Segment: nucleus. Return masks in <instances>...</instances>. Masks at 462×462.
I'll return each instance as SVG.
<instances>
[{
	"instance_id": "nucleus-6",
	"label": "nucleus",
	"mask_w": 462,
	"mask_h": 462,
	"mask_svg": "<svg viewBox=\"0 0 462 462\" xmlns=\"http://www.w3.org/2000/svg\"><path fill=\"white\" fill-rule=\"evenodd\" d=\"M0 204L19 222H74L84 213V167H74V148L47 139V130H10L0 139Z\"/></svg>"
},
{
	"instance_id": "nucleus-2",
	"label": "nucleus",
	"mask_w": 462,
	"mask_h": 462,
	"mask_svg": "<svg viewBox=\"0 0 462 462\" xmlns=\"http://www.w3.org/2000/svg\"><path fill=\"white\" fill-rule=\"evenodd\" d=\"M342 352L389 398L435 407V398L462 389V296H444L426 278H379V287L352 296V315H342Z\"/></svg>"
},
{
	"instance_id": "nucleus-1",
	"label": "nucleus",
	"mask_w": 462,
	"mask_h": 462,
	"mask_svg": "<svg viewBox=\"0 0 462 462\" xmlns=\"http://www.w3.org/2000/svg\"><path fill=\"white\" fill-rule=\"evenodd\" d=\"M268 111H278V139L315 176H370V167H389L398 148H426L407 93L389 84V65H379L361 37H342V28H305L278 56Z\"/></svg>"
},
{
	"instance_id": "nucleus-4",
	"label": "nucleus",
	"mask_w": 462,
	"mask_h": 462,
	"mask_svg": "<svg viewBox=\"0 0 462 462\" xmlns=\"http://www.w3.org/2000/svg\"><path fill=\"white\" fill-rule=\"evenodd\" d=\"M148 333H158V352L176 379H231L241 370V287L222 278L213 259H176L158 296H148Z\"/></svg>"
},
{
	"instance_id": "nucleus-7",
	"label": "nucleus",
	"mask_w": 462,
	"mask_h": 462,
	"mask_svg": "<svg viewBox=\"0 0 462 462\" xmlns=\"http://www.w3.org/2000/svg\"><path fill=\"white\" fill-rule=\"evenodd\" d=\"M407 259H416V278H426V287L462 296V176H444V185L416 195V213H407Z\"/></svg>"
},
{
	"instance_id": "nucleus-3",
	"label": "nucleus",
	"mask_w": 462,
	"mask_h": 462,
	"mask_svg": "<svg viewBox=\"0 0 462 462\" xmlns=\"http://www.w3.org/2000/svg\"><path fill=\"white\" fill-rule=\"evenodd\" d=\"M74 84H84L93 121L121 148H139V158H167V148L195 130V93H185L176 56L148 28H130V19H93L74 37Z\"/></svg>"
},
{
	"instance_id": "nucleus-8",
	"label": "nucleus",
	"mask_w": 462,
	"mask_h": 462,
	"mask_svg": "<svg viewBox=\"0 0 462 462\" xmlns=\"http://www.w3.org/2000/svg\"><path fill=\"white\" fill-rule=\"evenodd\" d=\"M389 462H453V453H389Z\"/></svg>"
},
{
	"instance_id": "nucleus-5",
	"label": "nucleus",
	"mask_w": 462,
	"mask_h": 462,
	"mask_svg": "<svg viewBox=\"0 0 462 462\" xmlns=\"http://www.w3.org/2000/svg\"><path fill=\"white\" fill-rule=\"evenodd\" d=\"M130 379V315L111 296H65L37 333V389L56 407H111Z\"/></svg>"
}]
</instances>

-----

- Task to complete: Which lines in the items contain the string "evenodd", with case counting? Copy each such line in full.

- Exercise result:
	"mask_svg": "<svg viewBox=\"0 0 462 462\" xmlns=\"http://www.w3.org/2000/svg\"><path fill=\"white\" fill-rule=\"evenodd\" d=\"M0 204L19 222H74L84 213V167H74V148L47 139V130H10L0 139Z\"/></svg>"
	"mask_svg": "<svg viewBox=\"0 0 462 462\" xmlns=\"http://www.w3.org/2000/svg\"><path fill=\"white\" fill-rule=\"evenodd\" d=\"M342 352L389 398L435 407V398L462 389V296H444L426 278H379V287L352 296V315H342Z\"/></svg>"
	"mask_svg": "<svg viewBox=\"0 0 462 462\" xmlns=\"http://www.w3.org/2000/svg\"><path fill=\"white\" fill-rule=\"evenodd\" d=\"M268 111H278V139L315 176H370V167H389L398 148H426L407 93L389 84V65H379L361 37H342V28H305L278 56Z\"/></svg>"
	"mask_svg": "<svg viewBox=\"0 0 462 462\" xmlns=\"http://www.w3.org/2000/svg\"><path fill=\"white\" fill-rule=\"evenodd\" d=\"M148 333H158V352L176 379H231L241 370V287L222 278L213 259H176L158 296H148Z\"/></svg>"
	"mask_svg": "<svg viewBox=\"0 0 462 462\" xmlns=\"http://www.w3.org/2000/svg\"><path fill=\"white\" fill-rule=\"evenodd\" d=\"M407 259H416V278H426V287L462 296V176H444V185L416 195V213H407Z\"/></svg>"
	"mask_svg": "<svg viewBox=\"0 0 462 462\" xmlns=\"http://www.w3.org/2000/svg\"><path fill=\"white\" fill-rule=\"evenodd\" d=\"M74 84H84L93 121L121 148H139V158H167V148L195 130V93H185L176 56L148 28H130V19H93L74 37Z\"/></svg>"
	"mask_svg": "<svg viewBox=\"0 0 462 462\" xmlns=\"http://www.w3.org/2000/svg\"><path fill=\"white\" fill-rule=\"evenodd\" d=\"M389 462H453V453H389Z\"/></svg>"
	"mask_svg": "<svg viewBox=\"0 0 462 462\" xmlns=\"http://www.w3.org/2000/svg\"><path fill=\"white\" fill-rule=\"evenodd\" d=\"M130 379V315L111 296H65L37 333V389L56 407H111Z\"/></svg>"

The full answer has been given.